CHECK YOUR UNDERSTANDING ->
1) According to the fertility forum thread, where did secondseven take progesterone the day before posting?
2) Copy the portion of the fertility forum thread that opens with the words containing "secondseven  I had" and closes with "in the packaging..".
3) Pick up the fertility forum thread from the point where it ends and carry it forward.

───── SOURCE TEXT

Thanks for the advice ladies. I did actually have a trigger shot with this treatment. I never planned to test early, tbh I just got carried away when i was in the shop. Will see how I feel in the morning


----------



## secondseven (Mar 24, 2018)

@lolamac46 I’m also dosed up to my eyeballs with progesterone. I had the unenviable task of having to ‘take’ it in an aeroplane toilet yesterday whilst flying home from my transfer which was ‘fun’..! Oh the things we do.. 

@Caza13 there is an excellent site that explains how sensitive each test is and when you should/can test - not sure if I can put urls in here but it’s basically countdown to pregnancy com without the spaces obvs. I love this site as it collates stats from thousands of women.

Hope everyone is okay and wishing you all a peaceful Sunday


----------



## Stacey10 (Jun 7, 2013)

secondseven  I had to do that and I dropped min into the toilet 😂😳 needless to say there it stayed lol


----------



## secondseven (Mar 24, 2018)

@Stacey10 it’s not as easy as it sounds, is it?! 😂 When I finally emerged I had a sizeable queue of quizzical looks too - wondering what had been going on in there! Especially after I whacked my elbow really hard against the door and swore loudly in quick succession whilst trying to get the packet open with freshly washed hands - impossible! Serious design flaw in the packaging..

──────────
───── DATASET CONTENT

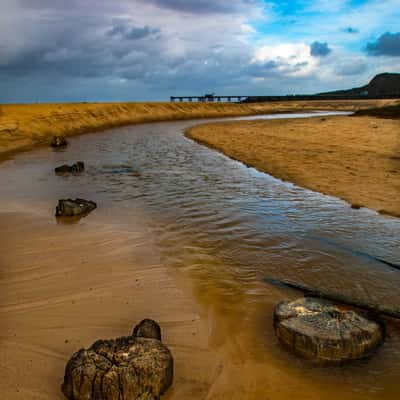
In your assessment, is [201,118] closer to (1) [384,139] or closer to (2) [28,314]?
(1) [384,139]

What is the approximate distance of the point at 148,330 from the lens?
3789mm

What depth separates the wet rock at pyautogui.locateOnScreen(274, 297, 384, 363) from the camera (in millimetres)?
3533

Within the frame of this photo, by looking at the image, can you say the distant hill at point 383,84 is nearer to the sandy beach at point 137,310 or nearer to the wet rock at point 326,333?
the sandy beach at point 137,310

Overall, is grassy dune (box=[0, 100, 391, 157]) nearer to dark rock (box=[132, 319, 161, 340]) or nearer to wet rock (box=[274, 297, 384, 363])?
dark rock (box=[132, 319, 161, 340])

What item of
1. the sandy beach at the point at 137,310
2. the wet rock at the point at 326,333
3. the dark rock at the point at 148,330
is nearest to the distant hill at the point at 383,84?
the sandy beach at the point at 137,310

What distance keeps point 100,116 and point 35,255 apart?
114ft

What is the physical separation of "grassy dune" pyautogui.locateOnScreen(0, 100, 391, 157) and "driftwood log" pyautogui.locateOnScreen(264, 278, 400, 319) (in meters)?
19.3

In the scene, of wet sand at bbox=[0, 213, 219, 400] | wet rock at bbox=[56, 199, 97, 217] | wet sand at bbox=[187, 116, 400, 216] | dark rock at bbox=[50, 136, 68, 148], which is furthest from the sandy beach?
dark rock at bbox=[50, 136, 68, 148]

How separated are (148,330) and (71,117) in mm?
33783

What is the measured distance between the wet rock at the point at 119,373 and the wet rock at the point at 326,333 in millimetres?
1346

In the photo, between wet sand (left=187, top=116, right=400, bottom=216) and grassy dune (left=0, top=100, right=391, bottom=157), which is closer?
wet sand (left=187, top=116, right=400, bottom=216)

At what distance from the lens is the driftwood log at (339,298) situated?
13.5 ft

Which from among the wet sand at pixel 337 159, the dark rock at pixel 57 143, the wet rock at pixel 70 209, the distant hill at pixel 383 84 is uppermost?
the distant hill at pixel 383 84

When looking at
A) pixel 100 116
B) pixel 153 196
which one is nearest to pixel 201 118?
pixel 100 116
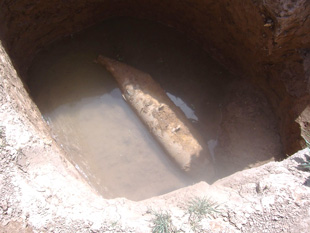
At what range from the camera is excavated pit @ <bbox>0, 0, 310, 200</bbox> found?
3721 mm

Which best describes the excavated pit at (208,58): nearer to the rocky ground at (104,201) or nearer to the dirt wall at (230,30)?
the dirt wall at (230,30)

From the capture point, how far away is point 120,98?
4.70 metres

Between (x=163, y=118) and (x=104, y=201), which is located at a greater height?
(x=163, y=118)

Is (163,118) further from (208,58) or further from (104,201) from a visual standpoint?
(104,201)

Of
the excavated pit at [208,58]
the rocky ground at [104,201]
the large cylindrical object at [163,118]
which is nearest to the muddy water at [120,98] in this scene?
the excavated pit at [208,58]

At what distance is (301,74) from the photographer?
371 cm

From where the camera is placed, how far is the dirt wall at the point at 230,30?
11.4ft

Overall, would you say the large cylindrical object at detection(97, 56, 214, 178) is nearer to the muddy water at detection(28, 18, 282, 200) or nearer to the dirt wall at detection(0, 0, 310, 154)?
the muddy water at detection(28, 18, 282, 200)

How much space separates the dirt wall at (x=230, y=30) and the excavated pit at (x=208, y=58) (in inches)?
0.6

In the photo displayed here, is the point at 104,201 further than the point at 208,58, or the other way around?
the point at 208,58

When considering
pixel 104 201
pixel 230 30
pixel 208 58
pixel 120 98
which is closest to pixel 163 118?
pixel 120 98

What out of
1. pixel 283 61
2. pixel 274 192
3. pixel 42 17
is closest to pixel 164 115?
pixel 283 61

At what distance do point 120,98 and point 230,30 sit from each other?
1969 mm

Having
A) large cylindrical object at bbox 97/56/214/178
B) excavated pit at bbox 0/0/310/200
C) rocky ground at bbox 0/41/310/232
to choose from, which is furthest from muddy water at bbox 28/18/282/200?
rocky ground at bbox 0/41/310/232
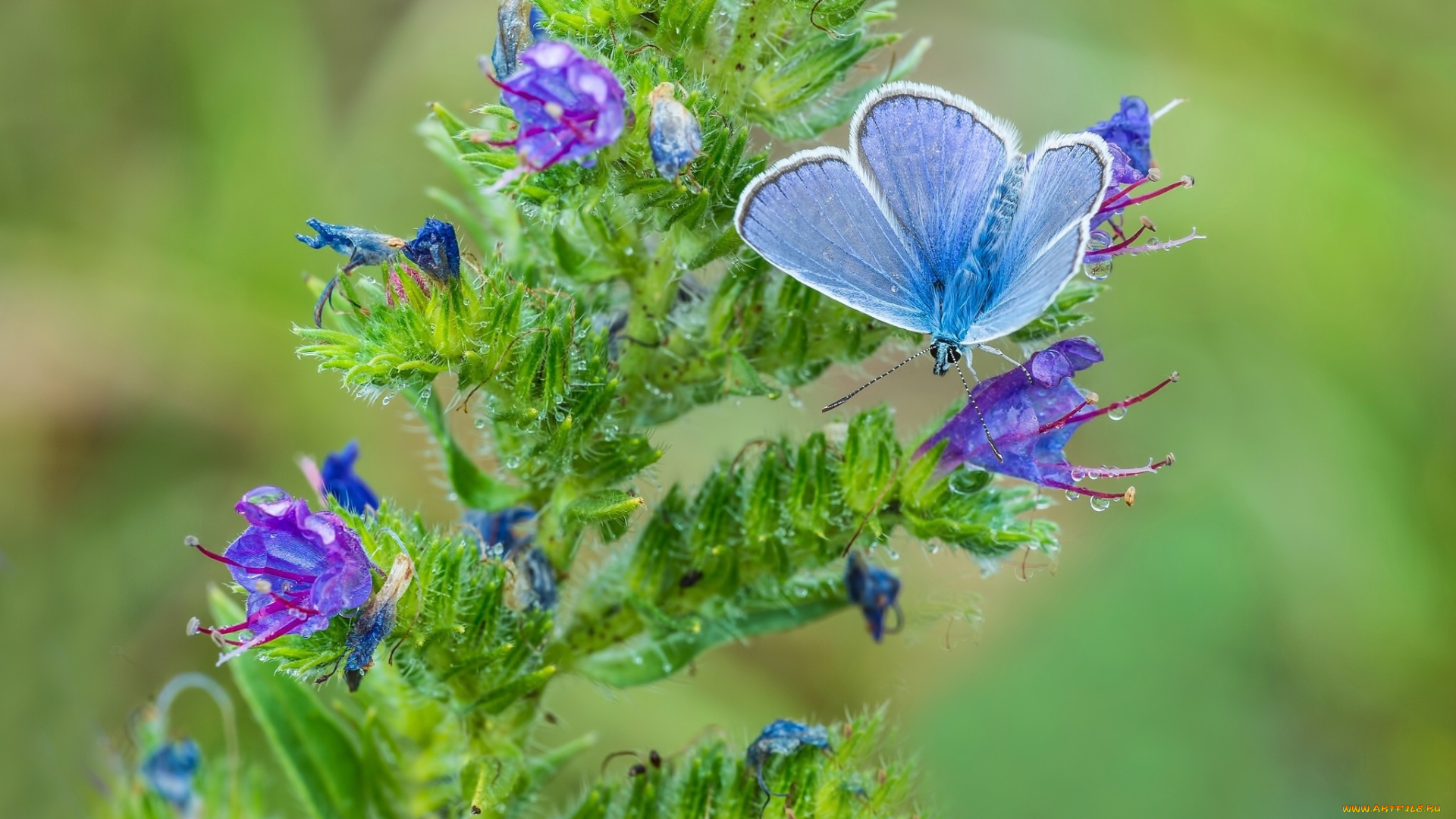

──────────

ANSWERS BELOW ->
1) In an aeroplane toilet while flying home from the transfer.

2)
secondseven  I had to do that and I dropped min into the toilet 😂😳 needless to say there it stayed lol


----------



## secondseven (Mar 24, 2018)

@Stacey10 it’s not as easy as it sounds, is it?! 😂 When I finally emerged I had a sizeable queue of quizzical looks too - wondering what had been going on in there! Especially after I whacked my elbow really hard against the door and swore loudly in quick succession whilst trying to get the packet open with freshly washed hands - impossible! Serious design flaw in the packaging..

3)
----------



## Stacey10 (Jun 7, 2013)

😂😂😂 it not easy at all you have to do origami in there to get them up, not bounce around if the planes goes through turbulence and if there is wee every where ugh 😂


----------



## Lolamac46 (Apr 6, 2018)

Melting progesterone pessary’s. What a total nightmare that is! 🤣


----------



## Lolamac46 (Apr 6, 2018)

Ok guys it’s my test day tomorrow but looking at my meetings for work I decided to test early. I got a BFP. I am in total shock. I’ve been crying my eyes out and triple checking the results. I don’t quite believe it. Still very early days but I want you all to know it can happen. Good luck to all still to test I’ll keep everything crossed for you 🤞🏻 X


----------



## Stacey10 (Jun 7, 2013)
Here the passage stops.